Calckoo
Nutrition

Protein Calculator

Daily protein target for your goals.

112g/day

Daily protein target

Per kg bodyweight1.6 g/kg
Across 4 meals28 g/meal

How much protein do you actually need?

The official dietary reference intake for protein — 0.8g per kilogram of bodyweight — is set to prevent deficiency in a sedentary adult, not to optimize muscle, recovery, or body composition. For anyone training regularly, the useful range sits considerably higher, which is why this calculator scales the target with activity level rather than using a single fixed number.

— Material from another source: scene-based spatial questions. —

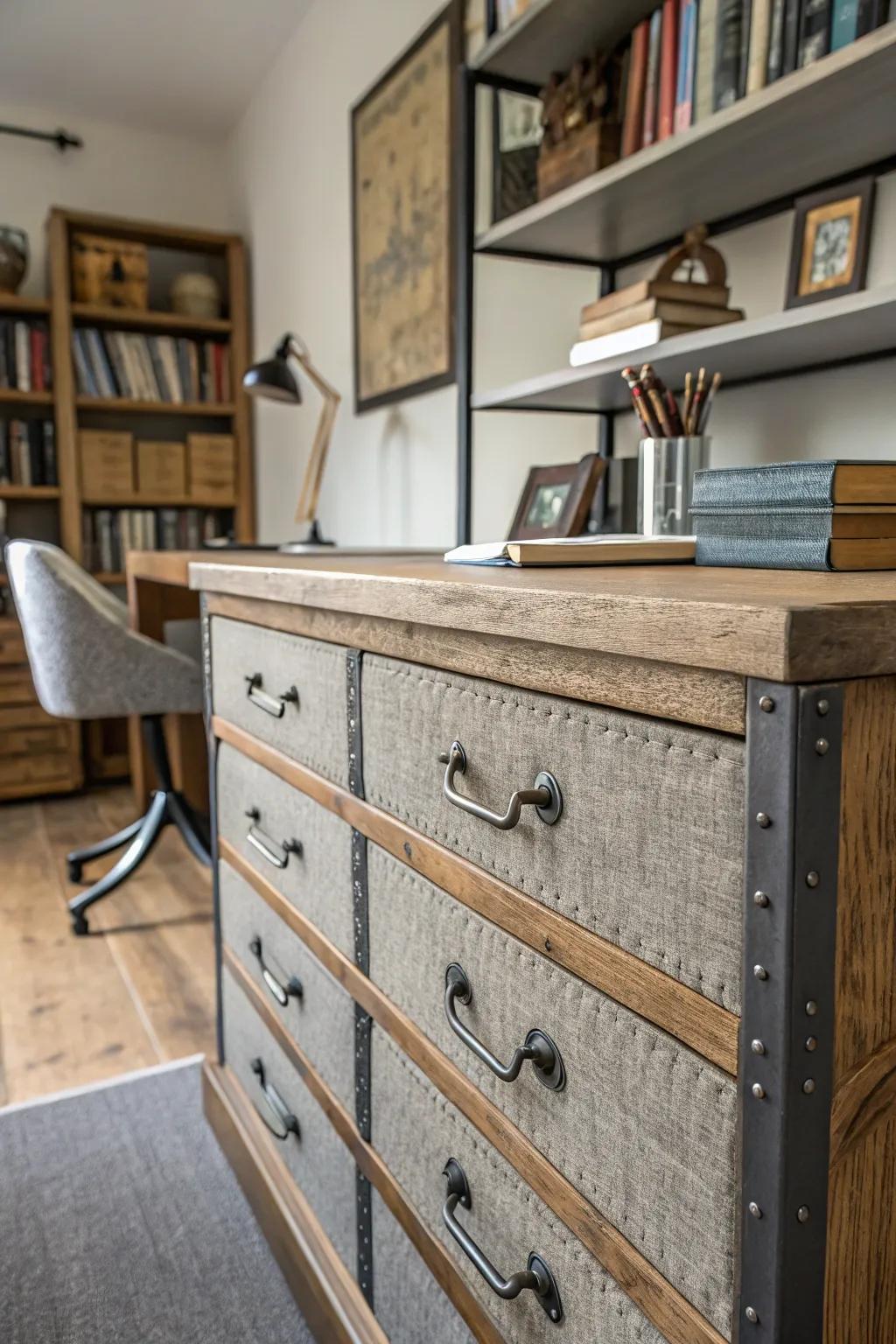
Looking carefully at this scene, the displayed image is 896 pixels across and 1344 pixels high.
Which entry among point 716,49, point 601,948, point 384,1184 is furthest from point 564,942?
point 716,49

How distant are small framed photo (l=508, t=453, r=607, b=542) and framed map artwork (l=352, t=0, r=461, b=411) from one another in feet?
2.33

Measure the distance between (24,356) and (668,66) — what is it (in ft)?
8.96

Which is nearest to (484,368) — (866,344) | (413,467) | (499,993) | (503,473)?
(503,473)

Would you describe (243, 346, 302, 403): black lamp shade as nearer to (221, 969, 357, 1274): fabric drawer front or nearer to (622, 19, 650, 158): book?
(622, 19, 650, 158): book

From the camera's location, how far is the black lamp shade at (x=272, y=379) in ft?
8.07

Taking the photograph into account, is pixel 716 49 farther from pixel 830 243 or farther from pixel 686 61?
pixel 830 243

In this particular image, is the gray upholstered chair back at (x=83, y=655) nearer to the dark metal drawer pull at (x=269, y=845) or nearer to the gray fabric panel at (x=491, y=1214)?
the dark metal drawer pull at (x=269, y=845)

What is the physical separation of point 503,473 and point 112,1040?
1366 millimetres

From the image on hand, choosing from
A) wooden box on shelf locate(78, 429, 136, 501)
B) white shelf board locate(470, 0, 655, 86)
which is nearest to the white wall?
wooden box on shelf locate(78, 429, 136, 501)

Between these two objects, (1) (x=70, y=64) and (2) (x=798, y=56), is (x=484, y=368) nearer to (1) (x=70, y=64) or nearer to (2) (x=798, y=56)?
(2) (x=798, y=56)

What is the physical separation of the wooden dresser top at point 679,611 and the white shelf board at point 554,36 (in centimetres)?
99

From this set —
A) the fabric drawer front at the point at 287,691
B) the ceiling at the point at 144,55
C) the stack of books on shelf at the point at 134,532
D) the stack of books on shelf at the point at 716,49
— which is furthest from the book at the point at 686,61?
the stack of books on shelf at the point at 134,532

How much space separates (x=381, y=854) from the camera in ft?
2.81

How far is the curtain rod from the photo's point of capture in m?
3.37
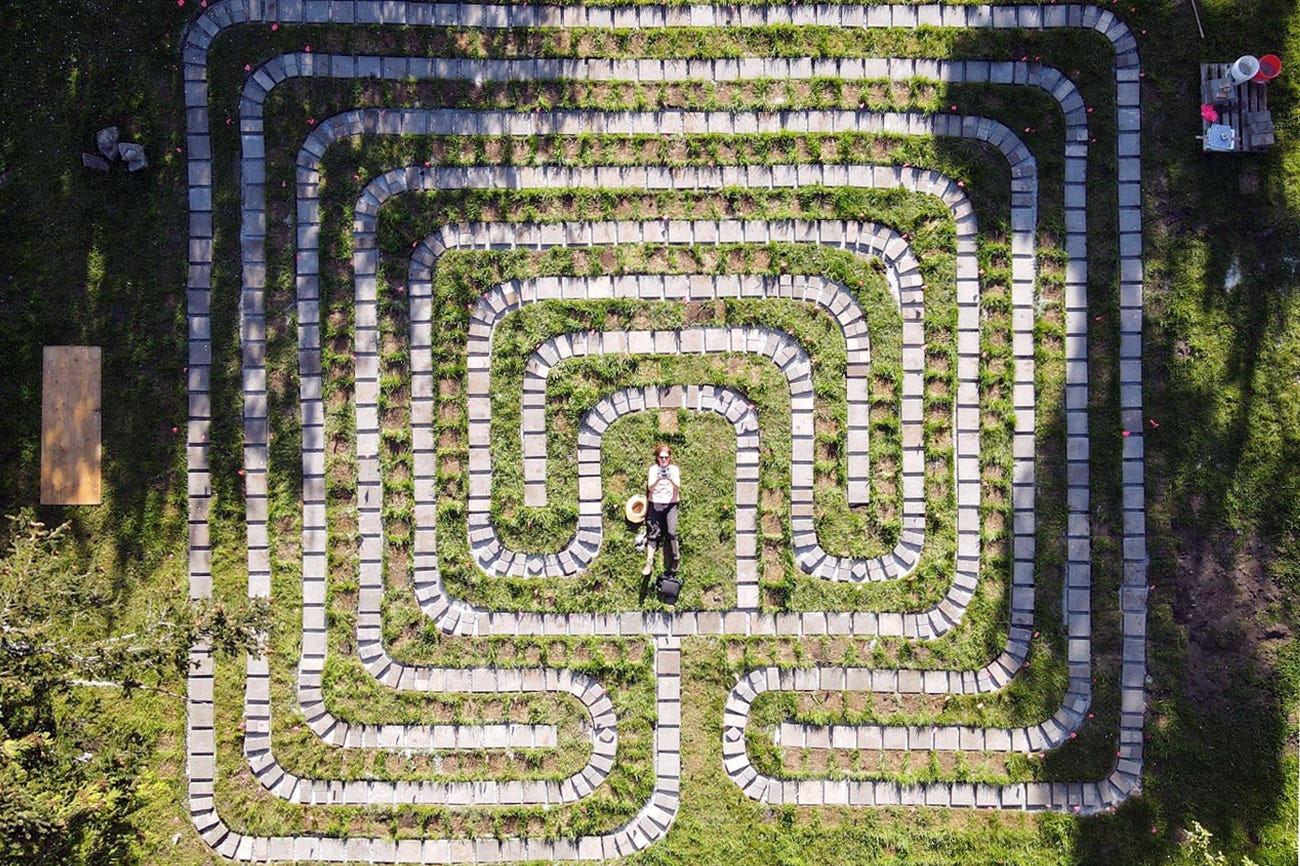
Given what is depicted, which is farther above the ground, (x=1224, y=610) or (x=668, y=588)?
(x=668, y=588)

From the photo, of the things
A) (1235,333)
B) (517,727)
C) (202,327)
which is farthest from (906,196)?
(202,327)

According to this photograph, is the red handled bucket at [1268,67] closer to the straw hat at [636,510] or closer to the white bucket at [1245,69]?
the white bucket at [1245,69]

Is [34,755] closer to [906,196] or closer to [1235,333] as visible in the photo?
[906,196]

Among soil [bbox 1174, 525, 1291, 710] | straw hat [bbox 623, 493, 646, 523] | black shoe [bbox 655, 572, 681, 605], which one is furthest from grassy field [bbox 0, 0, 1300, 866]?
straw hat [bbox 623, 493, 646, 523]

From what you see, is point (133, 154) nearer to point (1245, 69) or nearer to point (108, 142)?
point (108, 142)

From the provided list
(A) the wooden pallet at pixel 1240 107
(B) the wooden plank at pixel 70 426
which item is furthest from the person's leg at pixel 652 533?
(A) the wooden pallet at pixel 1240 107

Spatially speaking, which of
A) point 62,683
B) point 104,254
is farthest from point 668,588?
point 104,254
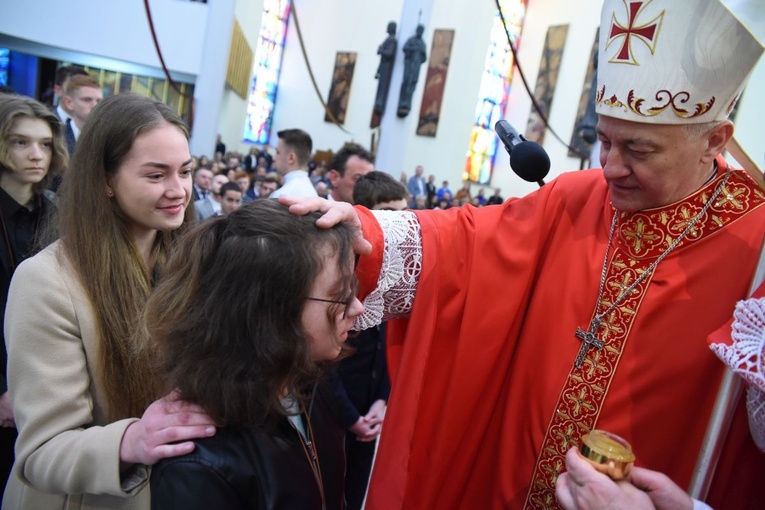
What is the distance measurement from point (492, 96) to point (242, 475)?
16882 mm

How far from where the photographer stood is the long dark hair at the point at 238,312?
108 centimetres

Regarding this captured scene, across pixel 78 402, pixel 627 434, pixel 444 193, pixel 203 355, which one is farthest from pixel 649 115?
pixel 444 193

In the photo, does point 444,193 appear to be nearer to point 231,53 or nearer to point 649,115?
point 231,53

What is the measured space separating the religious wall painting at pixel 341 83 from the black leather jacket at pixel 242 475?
55.3 feet

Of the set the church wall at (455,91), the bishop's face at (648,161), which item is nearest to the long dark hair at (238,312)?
the bishop's face at (648,161)

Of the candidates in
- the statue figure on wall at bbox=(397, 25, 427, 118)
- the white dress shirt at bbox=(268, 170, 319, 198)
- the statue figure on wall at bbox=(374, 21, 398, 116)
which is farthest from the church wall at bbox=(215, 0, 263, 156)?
the white dress shirt at bbox=(268, 170, 319, 198)

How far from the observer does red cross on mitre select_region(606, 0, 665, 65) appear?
4.59 ft

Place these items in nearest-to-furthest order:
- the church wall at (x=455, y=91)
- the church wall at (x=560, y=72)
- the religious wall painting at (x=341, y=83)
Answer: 1. the church wall at (x=455, y=91)
2. the church wall at (x=560, y=72)
3. the religious wall painting at (x=341, y=83)

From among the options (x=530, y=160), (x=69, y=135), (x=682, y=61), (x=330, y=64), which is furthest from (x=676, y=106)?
(x=330, y=64)

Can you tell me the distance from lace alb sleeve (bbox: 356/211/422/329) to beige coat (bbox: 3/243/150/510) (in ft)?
1.96

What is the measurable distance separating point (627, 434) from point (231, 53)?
12.7 metres

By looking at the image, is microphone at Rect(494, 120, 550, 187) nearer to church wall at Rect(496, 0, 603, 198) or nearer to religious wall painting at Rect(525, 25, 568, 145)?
church wall at Rect(496, 0, 603, 198)

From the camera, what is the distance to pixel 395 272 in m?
1.47

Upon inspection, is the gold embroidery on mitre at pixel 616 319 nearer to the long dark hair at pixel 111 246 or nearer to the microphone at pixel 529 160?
the microphone at pixel 529 160
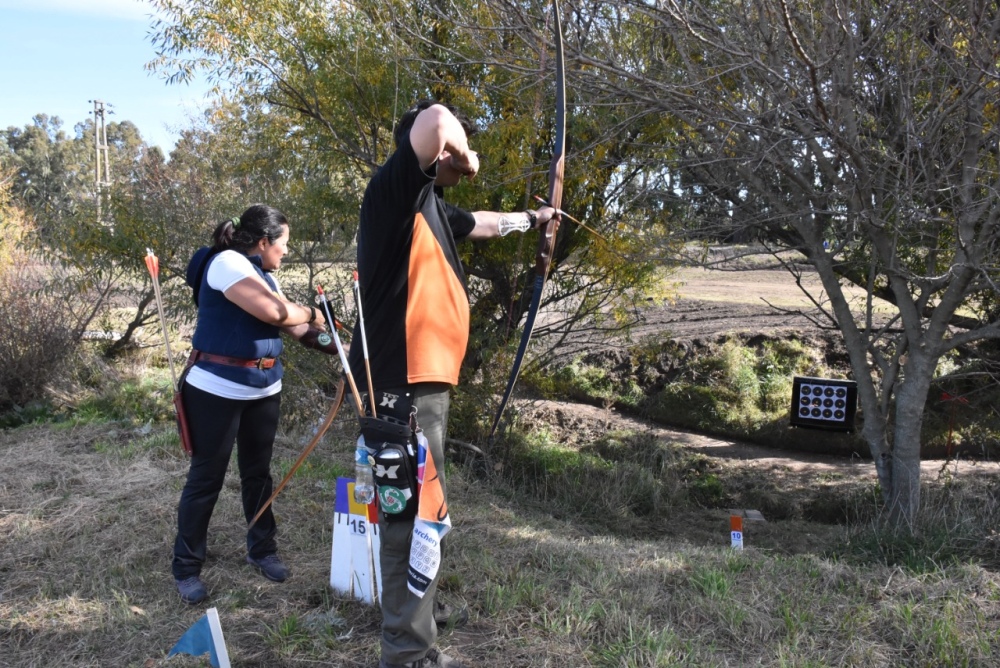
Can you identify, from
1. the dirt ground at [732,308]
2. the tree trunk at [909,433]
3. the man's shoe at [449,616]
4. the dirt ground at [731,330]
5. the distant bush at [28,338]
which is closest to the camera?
the man's shoe at [449,616]

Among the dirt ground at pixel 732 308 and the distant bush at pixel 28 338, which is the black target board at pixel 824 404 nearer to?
the dirt ground at pixel 732 308

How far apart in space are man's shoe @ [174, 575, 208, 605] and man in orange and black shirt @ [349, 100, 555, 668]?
1.10 meters

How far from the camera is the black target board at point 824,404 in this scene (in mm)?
7621

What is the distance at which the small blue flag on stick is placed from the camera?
2857 millimetres

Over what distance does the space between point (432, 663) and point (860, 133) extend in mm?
4249

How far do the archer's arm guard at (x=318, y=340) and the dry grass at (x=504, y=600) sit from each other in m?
1.08

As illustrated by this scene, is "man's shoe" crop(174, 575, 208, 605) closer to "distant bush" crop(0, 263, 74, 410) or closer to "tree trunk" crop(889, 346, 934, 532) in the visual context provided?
"tree trunk" crop(889, 346, 934, 532)

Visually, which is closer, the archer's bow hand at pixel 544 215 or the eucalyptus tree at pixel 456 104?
the archer's bow hand at pixel 544 215

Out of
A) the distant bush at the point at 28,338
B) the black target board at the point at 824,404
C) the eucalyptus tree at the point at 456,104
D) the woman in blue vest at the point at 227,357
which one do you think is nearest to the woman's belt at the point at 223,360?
the woman in blue vest at the point at 227,357

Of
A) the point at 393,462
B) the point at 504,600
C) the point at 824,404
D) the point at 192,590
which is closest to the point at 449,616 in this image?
the point at 504,600

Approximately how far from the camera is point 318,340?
3.71m

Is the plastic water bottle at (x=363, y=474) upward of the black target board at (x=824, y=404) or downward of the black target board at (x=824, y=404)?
A: upward

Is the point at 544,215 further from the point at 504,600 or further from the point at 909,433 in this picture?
the point at 909,433

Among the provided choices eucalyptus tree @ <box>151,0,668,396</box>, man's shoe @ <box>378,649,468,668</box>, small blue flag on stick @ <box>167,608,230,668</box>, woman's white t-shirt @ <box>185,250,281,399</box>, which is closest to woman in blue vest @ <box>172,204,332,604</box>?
woman's white t-shirt @ <box>185,250,281,399</box>
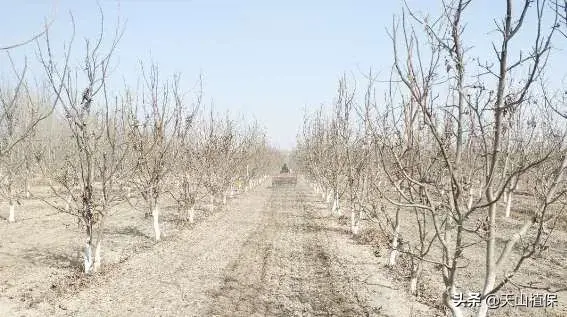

Sports nutrition research generally supports 1.6-2.2g/kg for people doing regular resistance training, with intake above roughly 2.2g/kg showing little additional benefit for muscle protein synthesis in most studies — the body has a practical ceiling for how much dietary protein it can use for muscle building at any given time.

Distributing protein across the day

Total daily protein matters most, but timing isn't irrelevant. Spreading intake across three to four meals, each contributing roughly 20-40g, tends to maximize muscle protein synthesis more effectively than consuming the same total in one or two large meals, because the body can only use so much protein for muscle building in any single feeding window.

During a calorie deficit

Protein needs typically rise, not fall, during a weight-loss phase — higher protein intake helps preserve lean mass while in a calorie deficit, which is part of why the "active" and "athlete" presets above sit toward the higher end of the typical research range.

Frequently asked questions

Why does protein need vary by activity level?

Resistance training and higher activity levels increase muscle protein breakdown and the body's capacity to use protein for repair and growth, raising the optimal intake well above the minimum needed to simply prevent deficiency.

Is more protein always better?

Not necessarily. Intake beyond roughly 2.2g/kg shows diminishing returns for muscle building in most research, and very high intakes simply get used for energy rather than additional muscle protein synthesis.

Should I eat protein at every meal?

Spreading protein across 3-4 meals, with 20-40g per meal, is generally well-supported for maximizing muscle protein synthesis throughout the day, compared to consuming most of it in one large meal.